Inflatable Sky Cruiser Could Be The Next Explorer of Venus’ Atmosphere
By Lenny Pierce on March 4, 2014
Earth’s sister is totally hot. Sister planet, that is, and when we say “hot,” we’re talking about an average temperature of 864 degrees Fahrenheit. This, along with a crazy-thick atmosphere, has made exploration of Venus pretty difficult thus far. A new design for a robotic airship, however, could facilitate longer and more detailed observations of Venus than ever before.
The aerospace firms Northrop Grumman and L’Garde are working on a new glider-like design called the Venus Atmospheric Maneuverable Platform, or VAMP, which could cruise through the Venus atmosphere carrying up to a 440 lb. payload in scientific instruments.
Putting VAMP into orbit around Venus would go something like this: A carrier spacecraft would deliver the deflated VAMP to Venus, deploy the VAMP, and let it inflate with a buoyant gas such as hydrogen, fully stretching out its 151 ft wing span. Once VAMP is fully-floatable, it would detach from the carrier and begin its gentle drift into the Venus atmosphere. VAMP would then cruise the skies of Venus at about 34-43 miles above the surface. Propellers would help it get to the higher range of this spectrum during the day, and down to the lower end at night.
In addition to scorching surface temps, Venus also has some pretty blustery atmospheric conditions which could actually help VAMP carry out its reconnaissance. The Venus wind is strong and consistent enough to sail VAMP around the planet just about every six days. But this joyride can’t last forever. By the end of a year, VAMP would lose enough of its life-gas to continue its orbit.
Venus’ atmosphere is so dense and laden with CO2 that it creates a greenhouse effect, heating it to higher temperatures than Mercury, even though Mercury is actually closer to the sun. (ESA/MPS/DLR/IDA)
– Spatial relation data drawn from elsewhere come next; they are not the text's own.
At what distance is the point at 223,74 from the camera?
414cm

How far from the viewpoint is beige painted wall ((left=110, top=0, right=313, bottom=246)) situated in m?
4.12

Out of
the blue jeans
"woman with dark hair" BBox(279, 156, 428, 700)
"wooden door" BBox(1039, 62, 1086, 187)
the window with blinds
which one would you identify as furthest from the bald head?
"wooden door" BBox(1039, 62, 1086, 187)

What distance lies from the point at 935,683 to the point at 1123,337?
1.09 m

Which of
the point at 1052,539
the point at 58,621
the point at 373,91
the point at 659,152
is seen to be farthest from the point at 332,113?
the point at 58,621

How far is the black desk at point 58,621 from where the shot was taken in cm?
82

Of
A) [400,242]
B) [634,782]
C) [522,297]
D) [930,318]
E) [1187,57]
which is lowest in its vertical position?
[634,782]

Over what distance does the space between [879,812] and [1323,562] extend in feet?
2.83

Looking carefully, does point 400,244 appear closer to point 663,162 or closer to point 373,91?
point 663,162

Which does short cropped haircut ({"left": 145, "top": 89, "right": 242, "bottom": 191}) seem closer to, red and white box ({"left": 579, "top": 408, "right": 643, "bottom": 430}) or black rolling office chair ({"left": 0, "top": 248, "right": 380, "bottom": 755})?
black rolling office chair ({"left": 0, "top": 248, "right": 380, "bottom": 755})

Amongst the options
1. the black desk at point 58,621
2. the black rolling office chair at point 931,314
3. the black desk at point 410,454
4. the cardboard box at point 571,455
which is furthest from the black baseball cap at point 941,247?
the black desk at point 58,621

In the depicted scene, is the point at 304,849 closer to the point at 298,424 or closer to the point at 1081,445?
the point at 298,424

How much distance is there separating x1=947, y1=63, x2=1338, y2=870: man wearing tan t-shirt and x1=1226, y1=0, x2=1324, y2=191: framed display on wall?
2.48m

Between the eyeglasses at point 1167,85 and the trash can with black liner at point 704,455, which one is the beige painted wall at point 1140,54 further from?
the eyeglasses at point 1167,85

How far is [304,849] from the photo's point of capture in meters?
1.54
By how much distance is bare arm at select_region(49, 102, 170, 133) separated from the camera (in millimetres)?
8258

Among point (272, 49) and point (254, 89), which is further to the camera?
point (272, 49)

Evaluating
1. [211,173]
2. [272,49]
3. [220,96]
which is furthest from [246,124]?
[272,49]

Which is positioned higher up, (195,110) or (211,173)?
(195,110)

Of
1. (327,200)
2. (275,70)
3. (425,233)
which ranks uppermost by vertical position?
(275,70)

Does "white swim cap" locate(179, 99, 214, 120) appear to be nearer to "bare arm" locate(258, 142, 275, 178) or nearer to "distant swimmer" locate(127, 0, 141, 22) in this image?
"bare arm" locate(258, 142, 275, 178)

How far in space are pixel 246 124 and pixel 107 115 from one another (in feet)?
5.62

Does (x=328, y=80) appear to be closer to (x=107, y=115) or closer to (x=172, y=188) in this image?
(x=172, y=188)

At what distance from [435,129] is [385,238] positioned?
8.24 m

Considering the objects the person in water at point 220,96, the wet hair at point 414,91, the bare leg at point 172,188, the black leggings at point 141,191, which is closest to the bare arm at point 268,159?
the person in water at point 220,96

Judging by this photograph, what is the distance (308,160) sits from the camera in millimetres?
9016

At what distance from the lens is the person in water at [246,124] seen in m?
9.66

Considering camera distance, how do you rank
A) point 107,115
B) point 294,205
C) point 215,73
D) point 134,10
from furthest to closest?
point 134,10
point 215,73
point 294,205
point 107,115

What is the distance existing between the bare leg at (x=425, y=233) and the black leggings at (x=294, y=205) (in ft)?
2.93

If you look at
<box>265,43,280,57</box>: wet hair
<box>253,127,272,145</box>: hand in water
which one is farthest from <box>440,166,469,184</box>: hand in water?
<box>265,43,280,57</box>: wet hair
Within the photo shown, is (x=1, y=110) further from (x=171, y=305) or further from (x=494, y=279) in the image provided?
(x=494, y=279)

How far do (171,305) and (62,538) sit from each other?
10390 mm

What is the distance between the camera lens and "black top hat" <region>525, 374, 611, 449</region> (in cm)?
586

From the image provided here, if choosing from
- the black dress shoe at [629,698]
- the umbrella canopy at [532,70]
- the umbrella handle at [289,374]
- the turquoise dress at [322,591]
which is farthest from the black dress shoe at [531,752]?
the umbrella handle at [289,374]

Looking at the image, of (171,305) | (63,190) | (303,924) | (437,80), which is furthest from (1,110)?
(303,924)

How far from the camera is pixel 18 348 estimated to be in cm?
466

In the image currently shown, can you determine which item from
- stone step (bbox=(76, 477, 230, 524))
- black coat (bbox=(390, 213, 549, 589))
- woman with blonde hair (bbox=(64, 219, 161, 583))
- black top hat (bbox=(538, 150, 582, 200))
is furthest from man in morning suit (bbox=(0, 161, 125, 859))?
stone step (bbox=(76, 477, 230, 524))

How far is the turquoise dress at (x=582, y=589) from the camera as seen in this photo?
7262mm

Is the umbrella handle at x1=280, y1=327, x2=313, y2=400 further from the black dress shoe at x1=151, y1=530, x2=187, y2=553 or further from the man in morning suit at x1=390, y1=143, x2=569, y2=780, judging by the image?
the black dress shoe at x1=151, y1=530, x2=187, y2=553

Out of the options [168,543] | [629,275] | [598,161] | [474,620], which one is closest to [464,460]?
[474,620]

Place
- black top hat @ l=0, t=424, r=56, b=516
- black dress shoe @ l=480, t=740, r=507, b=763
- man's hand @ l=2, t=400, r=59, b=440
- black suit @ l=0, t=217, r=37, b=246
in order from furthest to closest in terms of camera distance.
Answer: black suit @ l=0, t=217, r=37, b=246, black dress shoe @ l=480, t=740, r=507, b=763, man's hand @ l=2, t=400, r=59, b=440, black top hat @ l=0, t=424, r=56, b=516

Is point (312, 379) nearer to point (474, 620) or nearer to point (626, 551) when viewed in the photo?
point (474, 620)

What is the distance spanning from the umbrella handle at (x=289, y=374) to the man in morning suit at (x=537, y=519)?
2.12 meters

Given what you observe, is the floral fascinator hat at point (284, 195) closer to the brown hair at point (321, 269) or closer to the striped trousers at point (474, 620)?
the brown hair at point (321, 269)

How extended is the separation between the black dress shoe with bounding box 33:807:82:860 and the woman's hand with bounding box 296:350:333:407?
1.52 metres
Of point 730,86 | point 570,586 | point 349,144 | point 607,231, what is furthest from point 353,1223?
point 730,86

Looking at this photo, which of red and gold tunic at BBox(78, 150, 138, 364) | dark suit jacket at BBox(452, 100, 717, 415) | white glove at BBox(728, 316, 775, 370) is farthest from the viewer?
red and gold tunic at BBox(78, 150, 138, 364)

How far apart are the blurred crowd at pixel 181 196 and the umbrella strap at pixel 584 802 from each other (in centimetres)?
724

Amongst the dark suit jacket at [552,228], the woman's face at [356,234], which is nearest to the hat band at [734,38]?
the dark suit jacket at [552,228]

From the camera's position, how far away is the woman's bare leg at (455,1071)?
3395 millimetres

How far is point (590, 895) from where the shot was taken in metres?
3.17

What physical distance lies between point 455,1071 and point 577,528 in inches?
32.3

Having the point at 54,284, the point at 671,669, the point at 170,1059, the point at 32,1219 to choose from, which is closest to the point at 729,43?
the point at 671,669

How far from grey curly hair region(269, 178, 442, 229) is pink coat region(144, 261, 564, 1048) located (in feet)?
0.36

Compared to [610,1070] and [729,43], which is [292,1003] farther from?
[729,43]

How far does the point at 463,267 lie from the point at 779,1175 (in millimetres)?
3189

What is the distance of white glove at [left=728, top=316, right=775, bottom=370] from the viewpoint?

Scientists hope a VAMP mission could unveil even more secrets about Venus’ history. Billions of years ago the planet could have supported life and now its too hot to even support one of our rovers. Researchers would love to know more about how that metamorphosis took place. VAMP’s design could be applied to other planets as well. The concept behind VAMP could make for an easier way to drop rovers off on the friendlier terrestrial surfaces of Mars and/or Saturn’s moon Titan.